As disclosed herein, novel pectin-protein hydrogels were produced from SBH through hydrothermal acidic gelation of pectin and protein without requiring individual biopolymer isolation and purification. The separated insoluble solid and liquid phases are rich in cellulose and dissolved non-gelling fraction of polymers, which can be used to produce cellulose specialties and films/coatings, respectively. The effect of pH, time, and temperature on gel yield and pec/pro ratio was studied using CCD and RSM. The regression analysis showed that all factors were statistically significant in both responses. No significant contribution of the interaction of these factors was observed on the yield, while time*temperature was the only crucial 2-way interaction term affecting the pec/pro ratio.

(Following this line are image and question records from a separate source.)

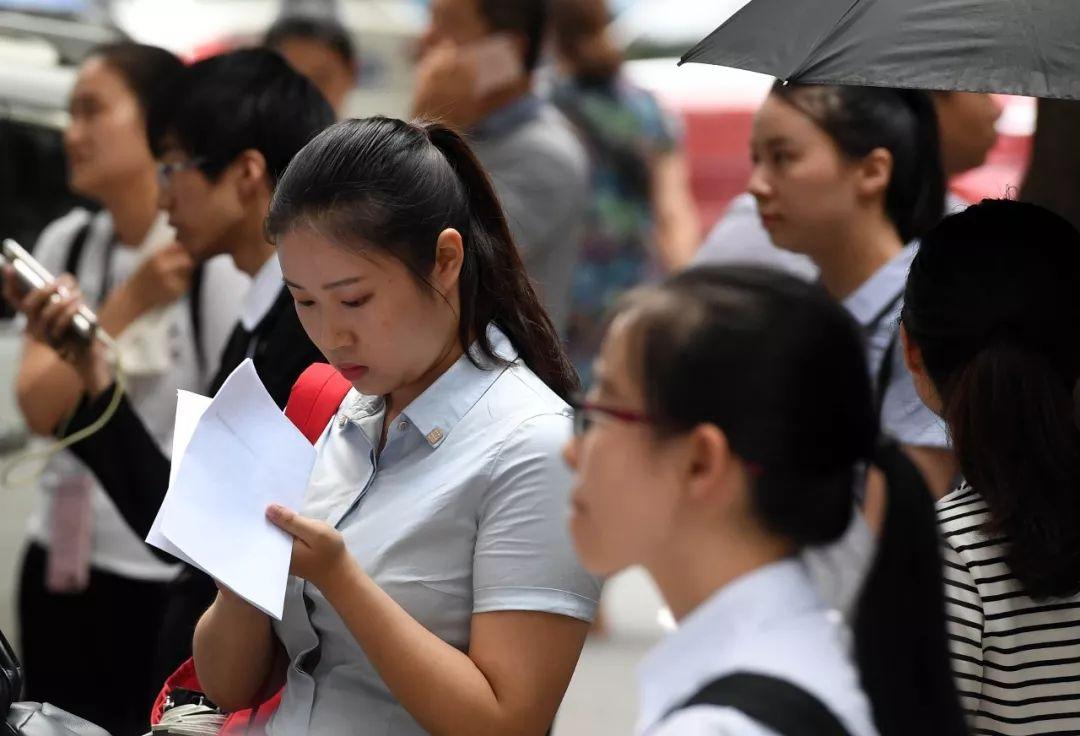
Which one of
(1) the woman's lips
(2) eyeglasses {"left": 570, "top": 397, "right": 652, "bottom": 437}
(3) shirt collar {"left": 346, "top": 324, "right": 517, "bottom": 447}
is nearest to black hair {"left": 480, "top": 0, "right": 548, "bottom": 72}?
(3) shirt collar {"left": 346, "top": 324, "right": 517, "bottom": 447}

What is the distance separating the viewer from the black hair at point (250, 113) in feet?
9.89

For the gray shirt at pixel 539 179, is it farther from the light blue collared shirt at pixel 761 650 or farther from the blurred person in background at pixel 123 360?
the light blue collared shirt at pixel 761 650

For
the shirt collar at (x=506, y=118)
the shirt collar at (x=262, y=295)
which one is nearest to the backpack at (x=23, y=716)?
the shirt collar at (x=262, y=295)

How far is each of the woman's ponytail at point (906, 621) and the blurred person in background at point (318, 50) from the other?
3.57m

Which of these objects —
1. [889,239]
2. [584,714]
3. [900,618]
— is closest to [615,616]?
[584,714]

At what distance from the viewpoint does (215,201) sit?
9.89 ft

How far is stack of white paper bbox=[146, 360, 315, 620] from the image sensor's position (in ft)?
6.33

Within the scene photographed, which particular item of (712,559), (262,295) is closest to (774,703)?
(712,559)

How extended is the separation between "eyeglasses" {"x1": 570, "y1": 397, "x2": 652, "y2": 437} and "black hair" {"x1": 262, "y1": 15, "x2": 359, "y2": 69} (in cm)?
348

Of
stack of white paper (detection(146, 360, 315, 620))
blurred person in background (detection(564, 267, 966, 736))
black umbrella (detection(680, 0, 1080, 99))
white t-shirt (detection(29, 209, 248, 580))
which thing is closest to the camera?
blurred person in background (detection(564, 267, 966, 736))

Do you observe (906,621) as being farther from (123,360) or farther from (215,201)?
(123,360)

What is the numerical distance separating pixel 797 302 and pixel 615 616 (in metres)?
4.61

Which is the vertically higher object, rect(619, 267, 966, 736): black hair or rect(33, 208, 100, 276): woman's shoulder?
rect(619, 267, 966, 736): black hair

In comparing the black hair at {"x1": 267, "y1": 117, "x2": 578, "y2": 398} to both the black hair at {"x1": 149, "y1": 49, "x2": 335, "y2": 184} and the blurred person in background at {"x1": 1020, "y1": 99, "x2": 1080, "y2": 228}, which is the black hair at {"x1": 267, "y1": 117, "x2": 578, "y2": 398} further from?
the blurred person in background at {"x1": 1020, "y1": 99, "x2": 1080, "y2": 228}
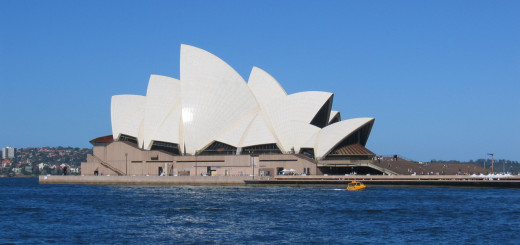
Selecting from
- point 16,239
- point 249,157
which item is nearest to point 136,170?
point 249,157

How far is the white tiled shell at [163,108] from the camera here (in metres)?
90.6

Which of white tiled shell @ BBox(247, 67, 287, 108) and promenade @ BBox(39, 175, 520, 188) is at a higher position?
white tiled shell @ BBox(247, 67, 287, 108)

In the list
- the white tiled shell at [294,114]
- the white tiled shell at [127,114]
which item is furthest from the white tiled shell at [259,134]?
the white tiled shell at [127,114]

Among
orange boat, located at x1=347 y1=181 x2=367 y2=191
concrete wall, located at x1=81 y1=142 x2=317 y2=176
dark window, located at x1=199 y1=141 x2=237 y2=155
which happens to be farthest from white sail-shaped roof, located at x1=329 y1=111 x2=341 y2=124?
orange boat, located at x1=347 y1=181 x2=367 y2=191

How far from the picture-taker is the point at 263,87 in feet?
294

Higher temperatures and lower pH positively affected the extraction and gelation of pectin and protein. While increasing the heating time facilitated depolymerization and subsequent reduction in the yield. Increasing temperature and pH positively influenced the pec/pro ratio with increased pectin extraction and less degradation of the GalA in the backbone. The lower pH (far from the protein's Ip) is a prerequisite for protein solubility and increasing its contribution to the gel phase. In comparison, protein would form heat-induced insoluble aggregates at higher pH (close to the Ip), which will mostly stay with the insoluble solid fraction after centrifugation.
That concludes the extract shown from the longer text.